Tuesday, April 17, 2012

I Too Had A Love Story..

I really have no idea ho to begin this post, Lots of thoughts are
popping in my mind. Feel like sharing every single thing but I know I
won't.

Do you believe in love at first sight? Well, I do. I fall in love
everyday when I see a cute girl with good height, Just kidding.
Actually I do believe because one I fell in love, I got to know what
is love.

Guess it was friendship's day, me and few of my friends went to cosmos
mall because few year back only cosmos was the coolest place we knew.
There I spotted a cute barbie like girl sitting with a guy(probably
his friend). I don't know why I couldn't put my eyes off her. Just
wanted to make an eye contact with her. Everything was in slow
motion...That was the first time when I actually realised that there
is something in the universe called LOVE. But that went easy, The next
day was absolutely normal like I never felt something like infatuation
or love.

After a few days I saw her with her another friend. This might sound
cheap but I followed her home. After that things went really fast, my
higher secondary exams, and then life in a Radio. I soon discovered
who she was. I didn't appointed any agent or something but once I went
to an office and saw her. Through that way I actually got to know who
was she. Orkut was really famous those days, I found her on orkut and
sent her a friend request. After a couple of week she accepted the
request. And then started the chatting part. I won't be writing the
exact reality because I don't want to reveal her identity. But soon we
realised that we would make a good friendship. We became friends and I
started having some kind of likeness toward her. But then arrives a
bad news, She was in a relationship. But after knowing that, nothing
changed at all, at times she used to tell me her BF is jealous of me
but most of the times she speaks about me. I don't know if it was
true. I didn't killed those feelings but just accepted the fact that me
and her will never work so I stopped myself
From loving her more and more. She used to share all her problems and
happiness with me. I trusted her and guess she use to do the same. I
sent her surprise gifts on rose day as I already promised her that I
will make that day memorable for her, I don't know if she still
remembers that day or not. But I do.

After a couple of months things were not like before, everything was
perfect but the strong bonding between us went loose for no reason.
Something did created a communication gap between us. But yet we tried
our best to keep this friendship alive. There was a day when we used
to talk whole day and night long, and here is a day when we hardly
see each other, or talk or send forward sms etc.

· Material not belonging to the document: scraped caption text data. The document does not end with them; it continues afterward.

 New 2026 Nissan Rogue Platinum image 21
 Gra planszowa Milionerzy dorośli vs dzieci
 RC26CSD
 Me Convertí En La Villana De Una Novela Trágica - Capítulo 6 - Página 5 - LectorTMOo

She had a dream and I always prayed to god help her fulfilling her
dreams. The pray worked and she achieved her dream. And all of a
sudden, she just disappeared. No sign of her. I couldn't find her on
facebook. Don't have her number, nothing....

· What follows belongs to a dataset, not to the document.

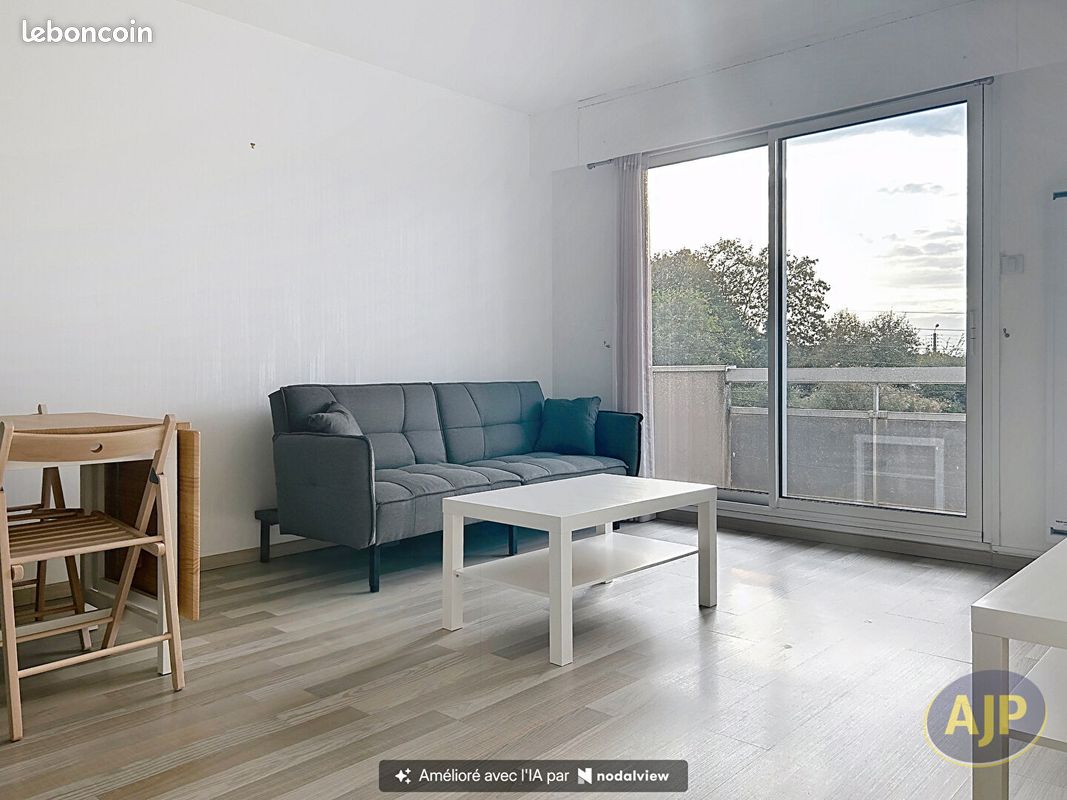 Appartement 2 pièces 38 m² · à Châteaubriant · 38 m² · 578 €/mois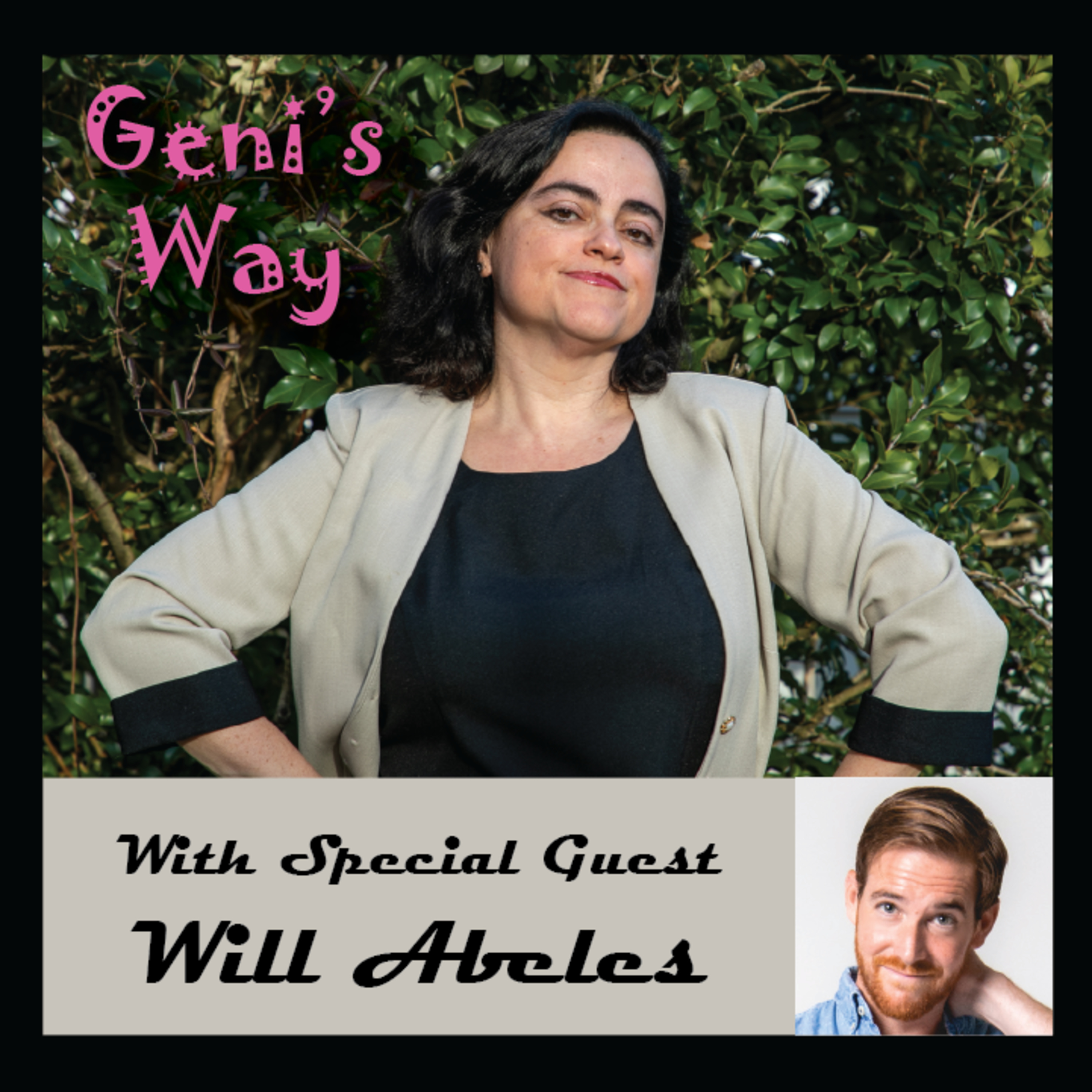 Personal Growth and Development, with comedian Will Abeles (Part 2 of 2) episode artwork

I guess it was her decision to put an end to everything. I still don't
know why. The worst part, there are rumours in the market that me and
she are/were in a relationship. There are people who says me and she
are couples. I hate listening this. Of course we did shared a good
understanding and friendship but we weren't couples. I agree that once
I loved her but I know that friendship was the best part of our
relationship. I really want to speak to her but don't know how and
why.

Hope she remembers me.

Guess now you have an idea why i named this post "I too had a love story". Sill i'm not sure if it was Love but i wont regret saying that i too fell in love once. I don't know if i will go through that same feeling again but guess i'm not interested or don't want to get into a relationship.